**Task**
Each record below must be returned exactly, with no line left out.
----- Input for this task
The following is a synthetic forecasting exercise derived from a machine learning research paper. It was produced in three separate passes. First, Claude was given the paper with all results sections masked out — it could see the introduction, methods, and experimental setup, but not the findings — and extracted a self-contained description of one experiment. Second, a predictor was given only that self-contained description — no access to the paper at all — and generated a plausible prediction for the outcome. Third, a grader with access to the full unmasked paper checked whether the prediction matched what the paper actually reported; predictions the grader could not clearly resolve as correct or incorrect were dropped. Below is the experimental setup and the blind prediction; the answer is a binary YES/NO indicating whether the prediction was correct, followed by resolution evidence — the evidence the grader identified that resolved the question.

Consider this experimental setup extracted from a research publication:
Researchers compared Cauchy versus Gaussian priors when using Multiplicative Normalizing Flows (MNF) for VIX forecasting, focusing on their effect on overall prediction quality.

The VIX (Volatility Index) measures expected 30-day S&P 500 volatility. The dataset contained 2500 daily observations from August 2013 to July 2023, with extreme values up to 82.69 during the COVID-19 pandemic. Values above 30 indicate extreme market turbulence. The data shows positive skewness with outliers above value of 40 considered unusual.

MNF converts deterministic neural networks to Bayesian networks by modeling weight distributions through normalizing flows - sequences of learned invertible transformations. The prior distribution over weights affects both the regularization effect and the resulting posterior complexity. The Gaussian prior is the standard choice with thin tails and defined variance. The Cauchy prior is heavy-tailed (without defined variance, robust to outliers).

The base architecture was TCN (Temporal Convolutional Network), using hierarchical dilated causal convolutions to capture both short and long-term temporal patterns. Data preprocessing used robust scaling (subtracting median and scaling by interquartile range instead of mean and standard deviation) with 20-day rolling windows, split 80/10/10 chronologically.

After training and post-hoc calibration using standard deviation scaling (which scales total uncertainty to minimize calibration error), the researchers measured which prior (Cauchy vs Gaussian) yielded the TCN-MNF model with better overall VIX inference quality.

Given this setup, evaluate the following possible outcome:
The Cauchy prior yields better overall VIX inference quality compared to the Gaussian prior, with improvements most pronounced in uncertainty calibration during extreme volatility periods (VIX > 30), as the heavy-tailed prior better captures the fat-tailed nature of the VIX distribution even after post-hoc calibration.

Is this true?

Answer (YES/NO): NO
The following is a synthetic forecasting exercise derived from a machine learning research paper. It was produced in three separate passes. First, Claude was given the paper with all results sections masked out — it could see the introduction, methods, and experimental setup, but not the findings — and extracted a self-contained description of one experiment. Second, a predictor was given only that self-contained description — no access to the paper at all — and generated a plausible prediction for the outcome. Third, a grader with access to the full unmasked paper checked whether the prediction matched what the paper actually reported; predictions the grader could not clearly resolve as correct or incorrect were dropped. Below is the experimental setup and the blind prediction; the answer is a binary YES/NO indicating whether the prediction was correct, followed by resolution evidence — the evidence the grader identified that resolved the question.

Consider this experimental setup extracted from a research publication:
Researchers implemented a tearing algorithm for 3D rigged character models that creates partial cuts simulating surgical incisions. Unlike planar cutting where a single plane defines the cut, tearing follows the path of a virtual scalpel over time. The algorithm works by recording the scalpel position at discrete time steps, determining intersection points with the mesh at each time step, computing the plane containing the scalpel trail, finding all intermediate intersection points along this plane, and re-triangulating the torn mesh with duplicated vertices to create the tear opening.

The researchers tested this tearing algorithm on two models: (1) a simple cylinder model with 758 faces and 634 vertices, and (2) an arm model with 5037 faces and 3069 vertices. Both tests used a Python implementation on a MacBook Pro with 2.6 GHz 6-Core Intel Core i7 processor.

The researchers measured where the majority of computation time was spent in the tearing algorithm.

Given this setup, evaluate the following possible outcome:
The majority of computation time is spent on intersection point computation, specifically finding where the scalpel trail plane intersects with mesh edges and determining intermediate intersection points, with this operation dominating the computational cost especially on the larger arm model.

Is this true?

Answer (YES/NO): NO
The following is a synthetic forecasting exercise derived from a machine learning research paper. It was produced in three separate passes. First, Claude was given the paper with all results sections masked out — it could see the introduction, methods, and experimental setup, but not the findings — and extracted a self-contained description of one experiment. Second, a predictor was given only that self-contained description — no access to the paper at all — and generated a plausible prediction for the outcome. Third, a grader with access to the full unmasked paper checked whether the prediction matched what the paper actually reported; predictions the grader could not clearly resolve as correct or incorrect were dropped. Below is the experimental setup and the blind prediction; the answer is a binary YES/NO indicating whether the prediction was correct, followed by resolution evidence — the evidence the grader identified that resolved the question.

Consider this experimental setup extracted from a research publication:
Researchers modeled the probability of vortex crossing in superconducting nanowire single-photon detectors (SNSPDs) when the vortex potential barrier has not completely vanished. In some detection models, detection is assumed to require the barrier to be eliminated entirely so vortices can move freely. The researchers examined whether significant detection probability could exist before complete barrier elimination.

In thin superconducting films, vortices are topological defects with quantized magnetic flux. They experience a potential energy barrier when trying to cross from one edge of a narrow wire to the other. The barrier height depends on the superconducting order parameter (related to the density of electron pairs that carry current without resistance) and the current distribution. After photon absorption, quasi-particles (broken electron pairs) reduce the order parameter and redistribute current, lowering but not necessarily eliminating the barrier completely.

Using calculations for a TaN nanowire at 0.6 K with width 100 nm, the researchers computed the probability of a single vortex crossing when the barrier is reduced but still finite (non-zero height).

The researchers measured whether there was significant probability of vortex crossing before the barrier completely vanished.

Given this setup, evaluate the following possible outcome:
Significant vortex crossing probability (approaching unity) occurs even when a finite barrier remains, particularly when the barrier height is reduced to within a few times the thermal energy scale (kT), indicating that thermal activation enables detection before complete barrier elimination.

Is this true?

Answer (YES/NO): YES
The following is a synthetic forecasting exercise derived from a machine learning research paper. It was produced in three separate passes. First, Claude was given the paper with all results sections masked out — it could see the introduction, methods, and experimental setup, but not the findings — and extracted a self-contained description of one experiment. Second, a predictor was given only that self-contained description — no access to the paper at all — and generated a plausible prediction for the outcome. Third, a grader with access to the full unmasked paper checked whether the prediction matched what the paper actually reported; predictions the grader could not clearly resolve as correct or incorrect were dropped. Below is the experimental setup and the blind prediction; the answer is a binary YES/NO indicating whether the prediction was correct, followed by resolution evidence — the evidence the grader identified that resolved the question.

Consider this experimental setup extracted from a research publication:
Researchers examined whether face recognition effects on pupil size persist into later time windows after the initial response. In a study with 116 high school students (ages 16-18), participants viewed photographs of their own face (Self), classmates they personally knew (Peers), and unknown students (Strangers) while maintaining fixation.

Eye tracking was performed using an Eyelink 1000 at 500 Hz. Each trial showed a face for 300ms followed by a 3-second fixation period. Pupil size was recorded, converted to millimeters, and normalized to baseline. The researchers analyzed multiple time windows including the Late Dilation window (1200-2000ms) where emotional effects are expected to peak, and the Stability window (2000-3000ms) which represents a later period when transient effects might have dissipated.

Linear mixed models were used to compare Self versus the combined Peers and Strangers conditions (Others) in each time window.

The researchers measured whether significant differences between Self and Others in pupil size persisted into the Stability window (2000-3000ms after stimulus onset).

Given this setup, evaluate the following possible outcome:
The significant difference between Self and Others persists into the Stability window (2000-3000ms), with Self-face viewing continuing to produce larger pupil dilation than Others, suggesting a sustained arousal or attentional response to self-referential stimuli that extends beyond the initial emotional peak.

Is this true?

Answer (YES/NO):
----------
**Response below**
The following is a synthetic forecasting exercise derived from a machine learning research paper. It was produced in three separate passes. First, Claude was given the paper with all results sections masked out — it could see the introduction, methods, and experimental setup, but not the findings — and extracted a self-contained description of one experiment. Second, a predictor was given only that self-contained description — no access to the paper at all — and generated a plausible prediction for the outcome. Third, a grader with access to the full unmasked paper checked whether the prediction matched what the paper actually reported; predictions the grader could not clearly resolve as correct or incorrect were dropped. Below is the experimental setup and the blind prediction; the answer is a binary YES/NO indicating whether the prediction was correct, followed by resolution evidence — the evidence the grader identified that resolved the question.

Consider this experimental setup extracted from a research publication:
Researchers compared Cauchy versus Gaussian priors when using Multiplicative Normalizing Flows (MNF) for VIX forecasting, focusing on their effect on overall prediction quality.

The VIX (Volatility Index) measures expected 30-day S&P 500 volatility. The dataset contained 2500 daily observations from August 2013 to July 2023, with extreme values up to 82.69 during the COVID-19 pandemic. Values above 30 indicate extreme market turbulence. The data shows positive skewness with outliers above value of 40 considered unusual.

MNF converts deterministic neural networks to Bayesian networks by modeling weight distributions through normalizing flows - sequences of learned invertible transformations. The prior distribution over weights affects both the regularization effect and the resulting posterior complexity. The Gaussian prior is the standard choice with thin tails and defined variance. The Cauchy prior is heavy-tailed (without defined variance, robust to outliers).

The base architecture was TCN (Temporal Convolutional Network), using hierarchical dilated causal convolutions to capture both short and long-term temporal patterns. Data preprocessing used robust scaling (subtracting median and scaling by interquartile range instead of mean and standard deviation) with 20-day rolling windows, split 80/10/10 chronologically.

After training and post-hoc calibration using standard deviation scaling (which scales total uncertainty to minimize calibration error), the researchers measured which prior (Cauchy vs Gaussian) yielded the TCN-MNF model with better overall VIX inference quality.

Given this setup, evaluate the following possible outcome:
The Cauchy prior yields better overall VIX inference quality compared to the Gaussian prior, with improvements most pronounced in uncertainty calibration during extreme volatility periods (VIX > 30), as the heavy-tailed prior better captures the fat-tailed nature of the VIX distribution even after post-hoc calibration.

Is this true?

Answer (YES/NO): NO
The following is a synthetic forecasting exercise derived from a machine learning research paper. It was produced in three separate passes. First, Claude was given the paper with all results sections masked out — it could see the introduction, methods, and experimental setup, but not the findings — and extracted a self-contained description of one experiment. Second, a predictor was given only that self-contained description — no access to the paper at all — and generated a plausible prediction for the outcome. Third, a grader with access to the full unmasked paper checked whether the prediction matched what the paper actually reported; predictions the grader could not clearly resolve as correct or incorrect were dropped. Below is the experimental setup and the blind prediction; the answer is a binary YES/NO indicating whether the prediction was correct, followed by resolution evidence — the evidence the grader identified that resolved the question.

Consider this experimental setup extracted from a research publication:
Researchers implemented a tearing algorithm for 3D rigged character models that creates partial cuts simulating surgical incisions. Unlike planar cutting where a single plane defines the cut, tearing follows the path of a virtual scalpel over time. The algorithm works by recording the scalpel position at discrete time steps, determining intersection points with the mesh at each time step, computing the plane containing the scalpel trail, finding all intermediate intersection points along this plane, and re-triangulating the torn mesh with duplicated vertices to create the tear opening.

The researchers tested this tearing algorithm on two models: (1) a simple cylinder model with 758 faces and 634 vertices, and (2) an arm model with 5037 faces and 3069 vertices. Both tests used a Python implementation on a MacBook Pro with 2.6 GHz 6-Core Intel Core i7 processor.

The researchers measured where the majority of computation time was spent in the tearing algorithm.

Given this setup, evaluate the following possible outcome:
The majority of computation time is spent on intersection point computation, specifically finding where the scalpel trail plane intersects with mesh edges and determining intermediate intersection points, with this operation dominating the computational cost especially on the larger arm model.

Is this true?

Answer (YES/NO): NO
The following is a synthetic forecasting exercise derived from a machine learning research paper. It was produced in three separate passes. First, Claude was given the paper with all results sections masked out — it could see the introduction, methods, and experimental setup, but not the findings — and extracted a self-contained description of one experiment. Second, a predictor was given only that self-contained description — no access to the paper at all — and generated a plausible prediction for the outcome. Third, a grader with access to the full unmasked paper checked whether the prediction matched what the paper actually reported; predictions the grader could not clearly resolve as correct or incorrect were dropped. Below is the experimental setup and the blind prediction; the answer is a binary YES/NO indicating whether the prediction was correct, followed by resolution evidence — the evidence the grader identified that resolved the question.

Consider this experimental setup extracted from a research publication:
Researchers modeled the probability of vortex crossing in superconducting nanowire single-photon detectors (SNSPDs) when the vortex potential barrier has not completely vanished. In some detection models, detection is assumed to require the barrier to be eliminated entirely so vortices can move freely. The researchers examined whether significant detection probability could exist before complete barrier elimination.

In thin superconducting films, vortices are topological defects with quantized magnetic flux. They experience a potential energy barrier when trying to cross from one edge of a narrow wire to the other. The barrier height depends on the superconducting order parameter (related to the density of electron pairs that carry current without resistance) and the current distribution. After photon absorption, quasi-particles (broken electron pairs) reduce the order parameter and redistribute current, lowering but not necessarily eliminating the barrier completely.

Using calculations for a TaN nanowire at 0.6 K with width 100 nm, the researchers computed the probability of a single vortex crossing when the barrier is reduced but still finite (non-zero height).

The researchers measured whether there was significant probability of vortex crossing before the barrier completely vanished.

Given this setup, evaluate the following possible outcome:
Significant vortex crossing probability (approaching unity) occurs even when a finite barrier remains, particularly when the barrier height is reduced to within a few times the thermal energy scale (kT), indicating that thermal activation enables detection before complete barrier elimination.

Is this true?

Answer (YES/NO): YES
The following is a synthetic forecasting exercise derived from a machine learning research paper. It was produced in three separate passes. First, Claude was given the paper with all results sections masked out — it could see the introduction, methods, and experimental setup, but not the findings — and extracted a self-contained description of one experiment. Second, a predictor was given only that self-contained description — no access to the paper at all — and generated a plausible prediction for the outcome. Third, a grader with access to the full unmasked paper checked whether the prediction matched what the paper actually reported; predictions the grader could not clearly resolve as correct or incorrect were dropped. Below is the experimental setup and the blind prediction; the answer is a binary YES/NO indicating whether the prediction was correct, followed by resolution evidence — the evidence the grader identified that resolved the question.

Consider this experimental setup extracted from a research publication:
Researchers examined whether face recognition effects on pupil size persist into later time windows after the initial response. In a study with 116 high school students (ages 16-18), participants viewed photographs of their own face (Self), classmates they personally knew (Peers), and unknown students (Strangers) while maintaining fixation.

Eye tracking was performed using an Eyelink 1000 at 500 Hz. Each trial showed a face for 300ms followed by a 3-second fixation period. Pupil size was recorded, converted to millimeters, and normalized to baseline. The researchers analyzed multiple time windows including the Late Dilation window (1200-2000ms) where emotional effects are expected to peak, and the Stability window (2000-3000ms) which represents a later period when transient effects might have dissipated.

Linear mixed models were used to compare Self versus the combined Peers and Strangers conditions (Others) in each time window.

The researchers measured whether significant differences between Self and Others in pupil size persisted into the Stability window (2000-3000ms after stimulus onset).

Given this setup, evaluate the following possible outcome:
The significant difference between Self and Others persists into the Stability window (2000-3000ms), with Self-face viewing continuing to produce larger pupil dilation than Others, suggesting a sustained arousal or attentional response to self-referential stimuli that extends beyond the initial emotional peak.

Is this true?

Answer (YES/NO):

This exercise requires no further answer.